Java performance issue versus Perl
I wrote Perl code to process a huge amount of CSV files and get an output that takes 0.8326 seconds.
my $opname = $ARGV[0];
my @files = `find . -name "*${opname}*.csv";mtime -10 -type f`;
my %hash;
foreach my $file (@files) {
chomp $file;
my $time = $file;
$time =~ s/.*\~(.*?)\..*/$1/;
open(IN, $file) or print "Can't open $file\n";
while (<IN>) {
my $line = $_;
chomp $line;
my $severity = (split(",", $line))[6];
next if $severity =~ m/NORMAL/i;
$hash{$time}{$severity}++;
}
close(IN);
}
foreach my $time (sort {$b <=> $a} keys %hash) {
foreach my $severity ( keys %{$hash{$time}} ) {
print $time . ',' . $severity . ',' . $hash{$time}{$severity} . "\n";
}
}
Now I am writing the same logic in Java that I wrote, but it takes 2600ms and 2.6 seconds. My question is, why is Java taking so long? How do I achieve the same speed as Perl? Note. I ignored VM initialization and class load time.
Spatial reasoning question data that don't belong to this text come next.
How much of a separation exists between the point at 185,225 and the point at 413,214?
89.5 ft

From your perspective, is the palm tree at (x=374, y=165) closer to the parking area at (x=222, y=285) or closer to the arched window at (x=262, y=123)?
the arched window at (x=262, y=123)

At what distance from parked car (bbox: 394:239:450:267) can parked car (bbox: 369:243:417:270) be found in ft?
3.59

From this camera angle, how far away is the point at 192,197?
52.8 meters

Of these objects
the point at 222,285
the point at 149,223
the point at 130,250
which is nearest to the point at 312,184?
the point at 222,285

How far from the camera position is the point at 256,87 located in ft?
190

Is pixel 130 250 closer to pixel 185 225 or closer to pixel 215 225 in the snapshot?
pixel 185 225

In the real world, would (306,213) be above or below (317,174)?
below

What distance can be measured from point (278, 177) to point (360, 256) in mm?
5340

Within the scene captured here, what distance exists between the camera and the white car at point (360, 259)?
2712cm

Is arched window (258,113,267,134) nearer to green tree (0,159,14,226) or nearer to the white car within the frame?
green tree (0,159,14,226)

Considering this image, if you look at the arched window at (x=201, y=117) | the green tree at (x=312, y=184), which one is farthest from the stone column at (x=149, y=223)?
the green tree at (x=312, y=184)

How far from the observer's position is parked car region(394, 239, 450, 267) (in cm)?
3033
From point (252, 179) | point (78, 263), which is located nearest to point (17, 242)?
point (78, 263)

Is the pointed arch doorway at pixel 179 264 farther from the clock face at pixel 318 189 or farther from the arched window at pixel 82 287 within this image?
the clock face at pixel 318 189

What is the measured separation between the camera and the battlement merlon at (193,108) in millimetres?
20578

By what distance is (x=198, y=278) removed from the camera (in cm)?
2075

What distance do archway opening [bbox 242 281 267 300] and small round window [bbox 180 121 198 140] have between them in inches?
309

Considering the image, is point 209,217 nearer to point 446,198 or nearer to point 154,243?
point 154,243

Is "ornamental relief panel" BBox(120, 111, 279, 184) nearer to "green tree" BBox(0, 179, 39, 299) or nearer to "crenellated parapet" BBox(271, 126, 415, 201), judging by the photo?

import java.io.BufferedReader;
import java.io.File;
import java.io.FileFilter;
import java.io.FileReader;
import java.io.IOException;
import java.util.HashMap;
import java.util.Map;
import java.util.TreeMap;
public class MonitoringFileReader {
static Map<String, Map<String,Integer>> store= new TreeMap<String, Map<String,Integer>>();
static String opname;
public static void testRead(String filepath) throws IOException
{
File file = new File(filepath);
FileFilter fileFilter= new FileFilter() {
@Override
public boolean accept(File pathname) {
// TODO Auto-generated method stub
int timediffinhr=(int) ((System.currentTimeMillis()-pathname.lastModified())/86400000);
if(timediffinhr<10 && pathname.getName().endsWith(".csv")&& pathname.getName().contains(opname)){
return true;
}
else
return false;
}
};
File[] listoffiles= file.listFiles(fileFilter);
long time= System.currentTimeMillis();
for(File mf:listoffiles){
String timestamp=mf.getName().split("~")[5].replace(".csv", "");
BufferedReader br= new BufferedReader(new FileReader(mf),1024*500);
String line;
Map<String,Integer> tmp=store.containsKey(timestamp)?store.get(timestamp):new HashMap<String, Integer>();
while((line=br.readLine())!=null)
{
String severity=line.split(",")[6];
if(!severity.equals("NORMAL"))
{
tmp.put(severity, tmp.containsKey(severity)?tmp.get(severity)+1:1);
}
}
store.put(timestamp, tmp);
}
time=System.currentTimeMillis()-time;
System.out.println(time+"ms");
System.out.println(store);
}
public static void main(String[] args) throws IOException
{
opname = args[0];
long time= System.currentTimeMillis();
testRead("./SMF/data/analyser/archive");
time=System.currentTimeMillis()-time;
System.out.println(time+"ms");
}
}
File input format (A ~ B ~ C ~ D ~ E ~ 20150715080000.csv), about 500 files ~ 1MB each,
A,B,C,D,E,F,CRITICAL,G A,B,C,D,E,F,NORMAL,G A,B,C,D,E,F,INFO,G A,B,C,D,E,F,MEDIUM,G A,B,C,D,E,F,CRITICAL,G
Java version: 1.7
//////////////////// Update /////////////////
As per the comments below, I replaced the split with a regular expression and the performance improved significantly. Now I am doing this in a loop and after 3-10 iterations the performance is quite acceptable.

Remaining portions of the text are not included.